(Exercise set)
- A) Which health problems does the article about young photographer Joshua Marshall say Joshua himself had?
- B) From the article about young photographer Joshua Marshall, can you copy word for word the passage starting at "She said the" and ending at "hospital with pneumonia."?

(Page excerpt)
By ALESHA CADET
Tribune Features Reporter
AT JUST four years old, young photographer Joshua Marshall has captured more emotion and creativity in his photography than one would imagine.
His inspiration goes way back to the day he was born. The story of Joshua Marshall is that of single mother whose baby boy battled a health condition that threatened to compromise his quality life and prevent his artistic gifts from shining through.
Being a professional photographer, Candis said she introduced Joshua to photography as a child, because he always wanted to use her camera.
“When I gave him the camera the first time, I told him to take a picture of something that he was interested in. This is at two years old, after he had his last seizure. We made a total 360 turn. He started taking pictures of things that he found interesting and he started drawing into his own world,” she said.
Candis and Joshua’s work were featured at Hillside House Gallery in an exhibition themed,
“Dying to be beautiful: A conversation between a mother and son, through photography, brought on by his near death experience.”
Candis told Tribune Entertainment, the purpose of the exhibition was to shed light on the “Joshua Art Initiative,” which is a project to develop a forum for people in the field of education, culture and social development to devise collective strategies through the arts to transform the way the nation’s youth are being educated. In doing this, Candis said she hopes to implement those strategies in an effort to raise competency levels within the school system and work force.
She said the Joshua Art Initiative focuses on making the nation victorious, by giving children hope, one child at a time.
Speaking about Joshua’s early life, Candis said she can recall the moments clearly, going through difficulties with her pregnancy. Just a few weeks after her son was born, he was admitted to the hospital with pneumonia.
“When he was one, he started having seizures. When they started, he was having them everyday. I went to the doctor, I told him Joshua is having seizures and I don’t know what to do. We spent the first week in accident and emergency and most of the time we spent in there, dealing with doctors, he was complaining about headaches,” said Candis.
Doctors said it was strange for an eighteen month old to be telling his mom that he had headaches.
“I am a single parent, so it was quite challenging. He was referred to a neurologist to run test. For each test, they found no solid reason as to why he was having the seizures,” she said.
She said she suggested to Joshua’s doctor, he might be having seizures because of the drastic change in his diet. “The doctor said that couldn’t possibly be it, but they couldn’t tell me what was causing it,” she said.
“Eventually they recommended that I put him on medication as a part of his treatment. After starting his medication, it changed him. The medication kinda sucked the life out of him,” said Candis.
After a few months, Candis said she realised that she didn’t have the same child anymore, as he was still having the seizures. Candis did not give up, she said she told the doctor, something else had to be done.

(Information shown)

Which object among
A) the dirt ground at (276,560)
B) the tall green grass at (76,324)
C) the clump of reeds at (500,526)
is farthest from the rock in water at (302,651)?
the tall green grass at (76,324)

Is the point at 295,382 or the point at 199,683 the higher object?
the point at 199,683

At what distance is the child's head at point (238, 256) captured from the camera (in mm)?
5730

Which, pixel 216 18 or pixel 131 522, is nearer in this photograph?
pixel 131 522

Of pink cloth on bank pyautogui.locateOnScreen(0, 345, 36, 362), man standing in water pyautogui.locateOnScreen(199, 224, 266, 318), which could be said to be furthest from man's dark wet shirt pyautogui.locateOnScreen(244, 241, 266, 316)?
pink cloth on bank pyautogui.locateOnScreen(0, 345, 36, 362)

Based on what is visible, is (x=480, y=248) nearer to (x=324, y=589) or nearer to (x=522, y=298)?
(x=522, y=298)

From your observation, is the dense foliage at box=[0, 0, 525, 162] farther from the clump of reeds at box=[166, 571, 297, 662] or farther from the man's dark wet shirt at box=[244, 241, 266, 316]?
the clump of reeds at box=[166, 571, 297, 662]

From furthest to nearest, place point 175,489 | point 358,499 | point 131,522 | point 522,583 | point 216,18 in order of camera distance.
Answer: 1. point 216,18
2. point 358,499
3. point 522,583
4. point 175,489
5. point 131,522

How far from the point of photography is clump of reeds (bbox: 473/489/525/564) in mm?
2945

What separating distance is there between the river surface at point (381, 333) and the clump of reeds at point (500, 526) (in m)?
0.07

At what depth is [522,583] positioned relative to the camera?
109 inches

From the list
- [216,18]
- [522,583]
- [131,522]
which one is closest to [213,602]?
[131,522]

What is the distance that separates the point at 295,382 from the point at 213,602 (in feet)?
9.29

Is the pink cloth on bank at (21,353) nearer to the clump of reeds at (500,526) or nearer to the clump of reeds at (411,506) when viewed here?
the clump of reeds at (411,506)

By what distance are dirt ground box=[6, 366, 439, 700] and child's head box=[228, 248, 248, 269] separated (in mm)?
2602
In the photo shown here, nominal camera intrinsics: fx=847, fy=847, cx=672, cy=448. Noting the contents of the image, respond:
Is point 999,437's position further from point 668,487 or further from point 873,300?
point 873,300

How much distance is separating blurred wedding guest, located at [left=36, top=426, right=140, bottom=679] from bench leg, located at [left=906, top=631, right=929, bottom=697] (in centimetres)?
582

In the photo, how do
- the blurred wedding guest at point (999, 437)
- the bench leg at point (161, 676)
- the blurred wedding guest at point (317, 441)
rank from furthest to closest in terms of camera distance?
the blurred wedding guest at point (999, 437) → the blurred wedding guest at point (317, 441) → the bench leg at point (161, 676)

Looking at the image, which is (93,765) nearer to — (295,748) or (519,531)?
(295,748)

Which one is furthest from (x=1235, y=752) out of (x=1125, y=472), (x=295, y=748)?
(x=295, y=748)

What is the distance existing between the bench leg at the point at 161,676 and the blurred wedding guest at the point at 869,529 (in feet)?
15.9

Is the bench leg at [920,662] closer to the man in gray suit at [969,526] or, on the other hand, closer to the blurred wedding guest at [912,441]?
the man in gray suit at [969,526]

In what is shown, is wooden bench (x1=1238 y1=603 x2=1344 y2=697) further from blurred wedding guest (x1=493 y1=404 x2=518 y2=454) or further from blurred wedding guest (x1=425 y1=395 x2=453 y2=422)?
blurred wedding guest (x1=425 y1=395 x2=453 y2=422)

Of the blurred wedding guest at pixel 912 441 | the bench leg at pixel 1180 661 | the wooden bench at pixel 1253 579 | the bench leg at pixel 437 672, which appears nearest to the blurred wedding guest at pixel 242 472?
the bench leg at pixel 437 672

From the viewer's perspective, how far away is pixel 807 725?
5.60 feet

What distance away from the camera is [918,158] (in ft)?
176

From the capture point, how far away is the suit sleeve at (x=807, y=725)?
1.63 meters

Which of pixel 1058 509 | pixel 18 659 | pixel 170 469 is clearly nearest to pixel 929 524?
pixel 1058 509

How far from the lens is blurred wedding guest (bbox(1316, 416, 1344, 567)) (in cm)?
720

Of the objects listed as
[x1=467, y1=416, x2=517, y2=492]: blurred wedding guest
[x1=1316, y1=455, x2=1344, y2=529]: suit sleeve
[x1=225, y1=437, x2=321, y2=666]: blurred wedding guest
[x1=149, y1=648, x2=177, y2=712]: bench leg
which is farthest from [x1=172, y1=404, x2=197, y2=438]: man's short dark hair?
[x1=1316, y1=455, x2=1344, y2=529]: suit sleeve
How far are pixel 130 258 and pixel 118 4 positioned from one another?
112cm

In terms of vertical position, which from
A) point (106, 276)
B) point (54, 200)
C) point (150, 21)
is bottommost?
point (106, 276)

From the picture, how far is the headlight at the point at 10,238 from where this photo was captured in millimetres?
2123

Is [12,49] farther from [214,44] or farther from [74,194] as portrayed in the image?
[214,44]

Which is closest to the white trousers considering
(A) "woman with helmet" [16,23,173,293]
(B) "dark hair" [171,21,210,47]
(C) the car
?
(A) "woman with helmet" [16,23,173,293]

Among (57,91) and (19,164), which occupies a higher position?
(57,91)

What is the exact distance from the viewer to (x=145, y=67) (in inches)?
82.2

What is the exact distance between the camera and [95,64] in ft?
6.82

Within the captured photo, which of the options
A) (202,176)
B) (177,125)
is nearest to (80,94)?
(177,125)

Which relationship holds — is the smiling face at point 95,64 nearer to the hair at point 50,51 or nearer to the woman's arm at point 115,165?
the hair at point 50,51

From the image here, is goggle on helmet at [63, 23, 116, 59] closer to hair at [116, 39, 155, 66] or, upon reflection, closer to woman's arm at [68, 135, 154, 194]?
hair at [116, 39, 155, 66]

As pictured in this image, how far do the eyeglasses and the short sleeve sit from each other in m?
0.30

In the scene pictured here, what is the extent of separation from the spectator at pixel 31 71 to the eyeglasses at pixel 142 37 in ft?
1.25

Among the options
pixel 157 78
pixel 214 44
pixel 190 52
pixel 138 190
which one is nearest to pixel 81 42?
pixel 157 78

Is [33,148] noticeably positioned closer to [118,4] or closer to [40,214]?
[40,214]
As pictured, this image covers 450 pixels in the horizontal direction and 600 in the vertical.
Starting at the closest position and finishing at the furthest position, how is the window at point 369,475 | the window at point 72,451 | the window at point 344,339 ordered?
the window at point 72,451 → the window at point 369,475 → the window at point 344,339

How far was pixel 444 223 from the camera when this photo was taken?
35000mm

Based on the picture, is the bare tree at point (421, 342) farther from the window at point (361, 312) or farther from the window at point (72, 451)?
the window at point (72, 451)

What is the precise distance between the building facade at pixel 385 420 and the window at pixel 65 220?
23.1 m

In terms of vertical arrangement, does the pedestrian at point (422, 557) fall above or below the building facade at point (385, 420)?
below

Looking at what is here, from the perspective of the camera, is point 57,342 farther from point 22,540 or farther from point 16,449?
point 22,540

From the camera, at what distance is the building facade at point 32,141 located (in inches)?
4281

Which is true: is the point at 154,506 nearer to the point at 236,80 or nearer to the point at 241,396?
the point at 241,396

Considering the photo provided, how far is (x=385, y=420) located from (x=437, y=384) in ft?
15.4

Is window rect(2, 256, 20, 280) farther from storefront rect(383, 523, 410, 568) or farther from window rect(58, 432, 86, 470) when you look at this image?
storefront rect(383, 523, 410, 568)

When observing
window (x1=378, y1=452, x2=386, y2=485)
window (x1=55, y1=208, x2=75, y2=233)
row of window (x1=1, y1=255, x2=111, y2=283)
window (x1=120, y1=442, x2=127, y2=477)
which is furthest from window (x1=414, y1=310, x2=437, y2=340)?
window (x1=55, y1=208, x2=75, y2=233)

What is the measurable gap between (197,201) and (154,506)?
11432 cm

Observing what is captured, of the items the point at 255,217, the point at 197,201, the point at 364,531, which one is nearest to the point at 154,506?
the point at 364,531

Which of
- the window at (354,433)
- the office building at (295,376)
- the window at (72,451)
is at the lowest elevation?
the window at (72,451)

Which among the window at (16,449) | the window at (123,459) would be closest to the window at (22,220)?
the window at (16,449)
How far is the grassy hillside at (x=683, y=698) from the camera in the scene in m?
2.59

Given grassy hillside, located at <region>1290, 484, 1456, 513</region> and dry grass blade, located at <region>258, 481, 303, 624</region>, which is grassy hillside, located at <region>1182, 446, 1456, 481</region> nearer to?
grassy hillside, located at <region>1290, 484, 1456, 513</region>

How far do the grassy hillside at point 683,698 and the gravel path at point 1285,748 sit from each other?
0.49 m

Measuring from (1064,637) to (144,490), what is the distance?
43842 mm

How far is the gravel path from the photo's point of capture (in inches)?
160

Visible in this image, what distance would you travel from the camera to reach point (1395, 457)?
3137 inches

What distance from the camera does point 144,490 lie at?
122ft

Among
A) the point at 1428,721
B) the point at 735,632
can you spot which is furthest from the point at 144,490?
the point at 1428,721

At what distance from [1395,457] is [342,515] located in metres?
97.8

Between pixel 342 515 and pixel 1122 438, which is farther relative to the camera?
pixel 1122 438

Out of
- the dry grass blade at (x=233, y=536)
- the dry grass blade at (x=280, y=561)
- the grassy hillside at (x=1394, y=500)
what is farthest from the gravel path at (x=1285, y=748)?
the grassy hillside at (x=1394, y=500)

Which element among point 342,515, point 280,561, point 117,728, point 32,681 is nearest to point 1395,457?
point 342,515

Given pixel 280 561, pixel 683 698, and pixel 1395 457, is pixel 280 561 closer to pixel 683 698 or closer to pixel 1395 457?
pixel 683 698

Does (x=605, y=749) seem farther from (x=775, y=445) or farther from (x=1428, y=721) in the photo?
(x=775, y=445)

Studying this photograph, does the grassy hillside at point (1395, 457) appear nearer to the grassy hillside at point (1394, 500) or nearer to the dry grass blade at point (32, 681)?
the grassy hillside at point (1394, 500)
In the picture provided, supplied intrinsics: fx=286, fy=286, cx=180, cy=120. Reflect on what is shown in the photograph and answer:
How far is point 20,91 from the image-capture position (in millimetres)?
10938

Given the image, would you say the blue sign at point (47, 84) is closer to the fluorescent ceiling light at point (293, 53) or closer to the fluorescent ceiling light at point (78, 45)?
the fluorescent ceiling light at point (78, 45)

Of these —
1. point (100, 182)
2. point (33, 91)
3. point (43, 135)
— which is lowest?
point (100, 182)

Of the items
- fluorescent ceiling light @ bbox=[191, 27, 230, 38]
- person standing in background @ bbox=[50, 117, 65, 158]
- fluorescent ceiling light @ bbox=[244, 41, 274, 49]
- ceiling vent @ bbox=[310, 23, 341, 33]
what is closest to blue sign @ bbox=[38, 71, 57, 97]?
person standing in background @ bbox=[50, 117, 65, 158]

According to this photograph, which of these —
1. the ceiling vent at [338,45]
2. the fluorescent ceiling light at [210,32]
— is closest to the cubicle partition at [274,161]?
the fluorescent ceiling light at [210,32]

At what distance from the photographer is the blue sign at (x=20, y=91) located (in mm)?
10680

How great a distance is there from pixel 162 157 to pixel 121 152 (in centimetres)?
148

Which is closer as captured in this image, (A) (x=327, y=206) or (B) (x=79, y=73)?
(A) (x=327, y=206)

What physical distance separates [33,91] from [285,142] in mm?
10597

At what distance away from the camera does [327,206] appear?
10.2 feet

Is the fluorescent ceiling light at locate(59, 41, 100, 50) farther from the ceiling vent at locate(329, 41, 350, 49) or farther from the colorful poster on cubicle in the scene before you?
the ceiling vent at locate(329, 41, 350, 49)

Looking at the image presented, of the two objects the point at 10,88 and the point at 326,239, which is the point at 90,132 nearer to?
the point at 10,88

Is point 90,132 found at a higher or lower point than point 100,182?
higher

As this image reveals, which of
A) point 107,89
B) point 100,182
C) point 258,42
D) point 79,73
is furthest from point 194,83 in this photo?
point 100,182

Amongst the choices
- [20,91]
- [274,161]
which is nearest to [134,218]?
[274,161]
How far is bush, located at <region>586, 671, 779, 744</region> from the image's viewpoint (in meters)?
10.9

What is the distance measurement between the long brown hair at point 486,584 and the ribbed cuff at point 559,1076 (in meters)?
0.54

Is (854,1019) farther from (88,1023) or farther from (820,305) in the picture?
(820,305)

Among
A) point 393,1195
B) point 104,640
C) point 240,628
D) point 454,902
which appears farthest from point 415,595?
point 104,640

(Solutions by task)
- A) Pneumonia, seizures, headaches

- B)
She said the Joshua Art Initiative focuses on making the nation victorious, by giving children hope, one child at a time.
Speaking about Joshua’s early life, Candis said she can recall the moments clearly, going through difficulties with her pregnancy. Just a few weeks after her son was born, he was admitted to the hospital with pneumonia.